A Growing Dent in Earth’s Skies Is Threatening Our Satellites

Recent observations show the region expanding westward and also splitting in two.

Courtesy of NASA
Currently aboard the International Space Station are NASA Expedition 72 crew members Suni Williams, Nick Hague, Butch Wilmore and Don Pettit. Courtesy of NASA

There’s a pothole in space. Instead of puncturing the tires of a car, this one can hit low-orbit satellites and spacecraft and knock them out of function. 

Stretching over South America and the southern Atlantic Ocean, the South Atlantic Anomaly is a dent in Earth’s magnetic field, allowing particles from the Sun to penetrate closer to the planet.

Scientists have known about this phenomenon since the 1950s, when they began mapping Earth’s radiation belts. Yet some are now sounding the alarm bells as recent observations show the region expanding westward and also splitting in two, raising more challenges for satellite missions.

The radiation of high-energy protons in the South Atlantic Anomaly can cause a satellite, such as the International Space Station, to short-circuit and glitch, leaving permanent damage if a critical instrument is hit, according to NASA. To minimize risk, operators will often shut down non-essential components as they pass through the anomaly.

“The ISS occasionally passes through the SAA, and, fortunately, it was designed to protect astronauts inside from those higher levels of radiation,” the deputy director of the Aerospace Security Project and a senior fellow in the Defense and Security Department at the Center for Strategic and International Studies, Clayton Swope, tells The New York Sun. “But it wouldn’t be the best idea to do a spacewalk then.” 

While the astronauts inside are protected, key objectives of the ISS might not be. Higher radiation levels in the anomaly can cause “blips” in the ISS’s data collection, resetting instruments such as the Global Ecosystem Dynamics Investigation Mission, which collect information from outside of the ISS.

“The detector blips are rare compared to the number of laser shots — about one blip in a million shots — and the reset line event causes a couple of hours of lost data, but it only happens every month or so,” the mission’s deputy principal investigator and instrument scientist, Bryan Blair, said in 2020. 
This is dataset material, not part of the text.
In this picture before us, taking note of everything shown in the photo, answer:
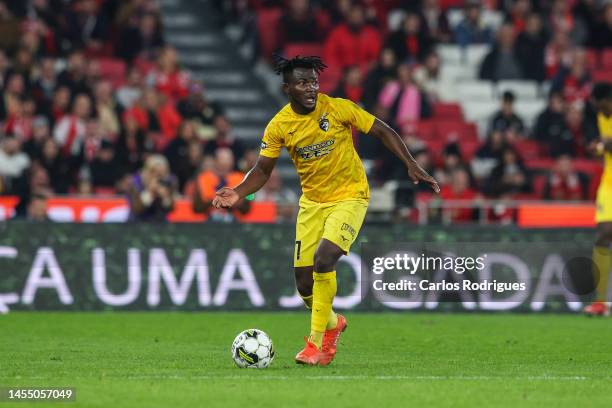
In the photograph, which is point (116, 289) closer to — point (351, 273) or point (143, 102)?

However, Mr. Swope points out that “not all satellites have had enough radiation shielding to protect them. There are several examples of glitches and malfunctions of spacecraft electronics after passing through the SAA.”

Where did this pothole come from? Earth’s magnetic field is widely understood by researchers to be electrical currents produced by an ocean of molten iron in the planet’s outer core, more than 1,850 miles below the surface. This swirling mass does not flow evenly, resulting in a sprawling reservoir of dense rock called the African Large Low Shear Velocity Province, located about 1,800 miles below the African continent. 

That reservoir is understood to be weakening Earth’s magnetic field in the region above ground, producing the South Atlantic Anomaly. 

Some have said the phenomenon is a precursor to a global magnetic reversal, where the Earth’s north and south magnetic poles swap places. Several hundred of these flips have taken place in the planet’s history, on average a few times every million years. A reversal today would weaken the shielding effect of Earth’s magnetic field, enabling more charged particles to reach Earth and likely upending the world’s electronic infrastructure. 

Yet in 2020, a study from researchers at the University of Liverpool in the UK found that the event is a recurrent magnetic phenomenon that has affected Earth since as far back as 11 million years ago. First author and palaeomagnetism researcher Yael Engbers said “the anomaly in the magnetic field in the South Atlantic is not a one-off, similar anomalies existed eight to 11 million years ago.”

A study published in February found that the South Atlantic Anomaly also has an impact on auroras seen from Earth.

Given the many unknowns surrounding this vast space oddity, NASA is tracking it closely.

“Looking to the future, satellite and crewed spacecraft designers and operators will need to keep an eye on the SAA,” Mr. Swope says. “It is drifting westward and changing shape, potentially exposing more satellites and spacecraft to higher radiation.”